**Task to carry out:**
Write out the stretch of the monitoring-methods text from "There are a" through "should be recommended.".

**Text section:**
Multiple Lines and Levels of Evidence (MLLE)

Multiple Lines and Levels of Evidence (MLLE) were originally developed for epidemiological studies when it was difficult to assign causality. It was first proposed by Hill (1965) in the medical field and has since been used in human and ecological risk assessments (Culp et al., 2000; Fairbrother, 2003). It is now being adapted by NRM (Natural Resource Management) (Adams, 2003; Young et al., 2006). At present, MLLE method is broadly used in research to explore cause and affect relationships (Norris et al., 2005).

Bayesian Belief Networks (BBN)

A Bayesian Belief Networks (BBN) is a probabilistic graphical model that represents a set of random variables and their conditional independencies via a directed acyclic graph (DAG). For example, a Bayesian network could represent the probabilistic relationships between diseases and symptoms. Given symptoms, the network can be used to compute the probabilities of the presence of various diseases (Bayesian network in Wikipedia).

BBNs perform just such a function, providing a rational method for the integration of the best possible data from a variety of sources (Wooldridge and Done, 2003). A BBN can also incorporate prior knowledge in order to more accurately model a complex system, which may be difficult when using other techniques (Pollino, 2005).

Advanced statistical models

There are many statistical models used in different monitoring programs. Because of the need to integrate monitoring indicators in integrated monitoring programs, the use of multivariate statistical models (e.g. connecting information from different sources through models) need to be considered and developed.

Techniques for assessing uncertainty

There are a large numbers of sources of uncertainties in integrated monitoring in E & H fields, e.g. inaccuracies in observations or insufficient numbers of observations, missing components or errors in the data, random sampling error and biases (non-representativeness) in a sample, etc. All types of uncertainty require to be handled by adequate analytical techniques. A more systematic and structured approach for uncertainty analysis should be recommended.

Techniques for quality assurance and quality control

Quality assurance (QA), quality control (QC) and standard operating procedures (SOP) are separate components of an integrated monitoring program that work together to provide data of known quality. Together they minimize and quantify the errors that are introduced in sampling and allow tracking of errors that might occur. One of the most important aspects of quality assurance in a monitoring program is the development of a quality assurance plan, which should identify in a clear way the quality of the data needed and describe in detail the planned actions to provide confidence so that the program will meet its stated objectives (Shampine, 1993). These should be done with all stakeholders and for each objective. Quality control data, which allow for the quality and suitability of the environmental and health data to be evaluated and verified should be collected and utilized as an integral part of the QA effort associated with a monitoring programs (Shampine, 1993). QA/QC should address the data quality, the data type, quality should be consistent and comparable, and the data should be available and accessible.

**Data block:**
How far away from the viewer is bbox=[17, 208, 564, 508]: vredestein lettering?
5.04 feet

**Answer box:**
There are a large numbers of sources of uncertainties in integrated monitoring in E & H fields, e.g. inaccuracies in observations or insufficient numbers of observations, missing components or errors in the data, random sampling error and biases (non-representativeness) in a sample, etc. All types of uncertainty require to be handled by adequate analytical techniques. A more systematic and structured approach for uncertainty analysis should be recommended.